--- Anforderung 1 ---
Tauschen Sie im Forenauszug „Gepäcktransport“ gegen „Radtransport“ aus, und geben Sie den Abschnitt von „Anmelden könnt Ihr“ bis einschließlich „M. (12. April 2010)“ mit dieser Änderung wieder.

Eine Anmeldung zur Tour gilt als verbindlich.
Anmelden könnt Ihr Euch bei mir per Mail:
[email protected]
Den Gepäcktransport übernimmt Wolfgang Wann
Der Link zur Gebücktour 09:
http://www.mtb-news.de/forum/showthread.php?t=395118​


----------



## Mrs. Rocky M. (12. April 2010)

Moin Uwe,

wie schon versprochen, gibt's ne Anmedung, aber erst mal nur für eine Person . Und wehe ich bin dieses Jahr wieder so platt wie beim letzten Mal !!!!

Freu mich drauf!

LG Marion


----------



## MTB-News.de




----------



## matthias2003 (12. April 2010)

Mrs. Rocky M. schrieb:


> .... Und wehe ich bin dieses Jahr wieder so platt wie beim letzten Mal !!!!
> 
> Freu mich drauf!
> 
> LG Marion



Ich treibe Dich dann an, keine Sorge.
Hat der Drückbert keine lust?


----------



## Mr Cannondale (12. April 2010)

Mrs. Rocky M. schrieb:


> Moin Uwe,
> 
> wie schon versprochen, gibt's ne Anmedung, aber erst mal nur für eine Person . Und wehe ich bin dieses Jahr wieder so platt wie beim letzten Mal !!!!
> 
> ...



Sehr schön, du bist dabei und dieses Jahr fahren wir etwas lockerer durchs Gebück


----------



## Mrs. Rocky M. (13. April 2010)

matthias2003 schrieb:


> Ich treibe Dich dann an, keine Sorge.
> Hat der Drückbert keine lust?



Da wär mir doch ausnahmsweise abschleppen lieber als antreiben... 

Drückbert ist doch tatsächlich der Meinung, daß ein Spanischkurs karriereförderlicher ist als die Gebückweggrenzerfahrung....tztztztz


----------



## matthias2003 (13. April 2010)

Mrs. Rocky M. schrieb:


> Da wär mir doch ausnahmsweise abschleppen lieber als antreiben...

--- Anforderung 2 ---
Suchen Sie in der Auflistung jede Zeile, die die Zeichenfolge „closer“ enthält, und schreiben Sie diese Zeilen ab.

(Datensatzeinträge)
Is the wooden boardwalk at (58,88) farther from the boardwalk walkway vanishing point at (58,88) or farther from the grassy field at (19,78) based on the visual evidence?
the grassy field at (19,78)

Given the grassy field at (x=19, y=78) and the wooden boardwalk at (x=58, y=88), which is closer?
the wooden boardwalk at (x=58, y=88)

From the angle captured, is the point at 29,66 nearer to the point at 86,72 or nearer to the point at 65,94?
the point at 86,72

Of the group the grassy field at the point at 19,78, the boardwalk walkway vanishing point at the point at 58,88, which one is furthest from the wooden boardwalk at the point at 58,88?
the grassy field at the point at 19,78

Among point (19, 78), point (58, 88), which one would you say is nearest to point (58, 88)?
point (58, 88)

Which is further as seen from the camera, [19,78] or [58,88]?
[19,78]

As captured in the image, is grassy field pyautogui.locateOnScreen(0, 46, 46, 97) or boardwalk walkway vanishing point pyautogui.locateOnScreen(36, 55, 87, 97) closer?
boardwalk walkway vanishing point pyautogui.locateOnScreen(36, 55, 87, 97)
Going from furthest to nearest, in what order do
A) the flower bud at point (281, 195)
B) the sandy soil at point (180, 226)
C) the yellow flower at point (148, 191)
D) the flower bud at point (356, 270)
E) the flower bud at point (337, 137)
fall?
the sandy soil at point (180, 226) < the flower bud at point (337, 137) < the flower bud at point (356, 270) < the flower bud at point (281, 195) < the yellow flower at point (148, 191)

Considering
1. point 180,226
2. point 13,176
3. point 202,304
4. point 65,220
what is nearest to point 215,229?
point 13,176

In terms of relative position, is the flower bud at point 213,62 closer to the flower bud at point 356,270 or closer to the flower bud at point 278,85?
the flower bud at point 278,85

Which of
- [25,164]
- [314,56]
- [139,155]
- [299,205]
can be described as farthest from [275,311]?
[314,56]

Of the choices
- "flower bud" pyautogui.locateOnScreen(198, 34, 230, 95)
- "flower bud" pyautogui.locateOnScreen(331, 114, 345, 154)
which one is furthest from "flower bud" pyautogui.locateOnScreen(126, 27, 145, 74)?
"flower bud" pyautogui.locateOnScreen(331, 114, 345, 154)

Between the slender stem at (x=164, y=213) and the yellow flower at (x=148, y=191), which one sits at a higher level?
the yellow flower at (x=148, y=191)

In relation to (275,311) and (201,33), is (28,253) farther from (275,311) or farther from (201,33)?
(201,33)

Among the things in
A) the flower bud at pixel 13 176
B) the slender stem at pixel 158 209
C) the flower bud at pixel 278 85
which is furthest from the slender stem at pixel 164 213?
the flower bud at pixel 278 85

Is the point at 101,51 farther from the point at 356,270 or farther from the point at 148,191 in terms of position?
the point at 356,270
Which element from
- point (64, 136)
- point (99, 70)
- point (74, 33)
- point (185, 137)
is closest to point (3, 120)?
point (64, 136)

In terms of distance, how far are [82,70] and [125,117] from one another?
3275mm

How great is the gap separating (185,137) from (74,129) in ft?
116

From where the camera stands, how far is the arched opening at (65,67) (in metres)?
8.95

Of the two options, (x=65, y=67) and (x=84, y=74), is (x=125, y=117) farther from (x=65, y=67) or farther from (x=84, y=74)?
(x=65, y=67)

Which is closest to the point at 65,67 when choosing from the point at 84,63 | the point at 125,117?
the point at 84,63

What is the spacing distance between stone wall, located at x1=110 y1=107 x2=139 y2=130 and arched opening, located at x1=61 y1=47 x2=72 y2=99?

--- Lösung 1 ---
Anmelden könnt Ihr Euch bei mir per Mail:
[email protected]
Den Radtransport übernimmt Wolfgang Wann
Der Link zur Gebücktour 09:
http://www.mtb-news.de/forum/showthread.php?t=395118​


----------



## Mrs. Rocky M. (12. April 2010)

--- Lösung 2 ---
Given the grassy field at (x=19, y=78) and the wooden boardwalk at (x=58, y=88), which is closer?
As captured in the image, is grassy field pyautogui.locateOnScreen(0, 46, 46, 97) or boardwalk walkway vanishing point pyautogui.locateOnScreen(36, 55, 87, 97) closer?
In terms of relative position, is the flower bud at point 213,62 closer to the flower bud at point 356,270 or closer to the flower bud at point 278,85?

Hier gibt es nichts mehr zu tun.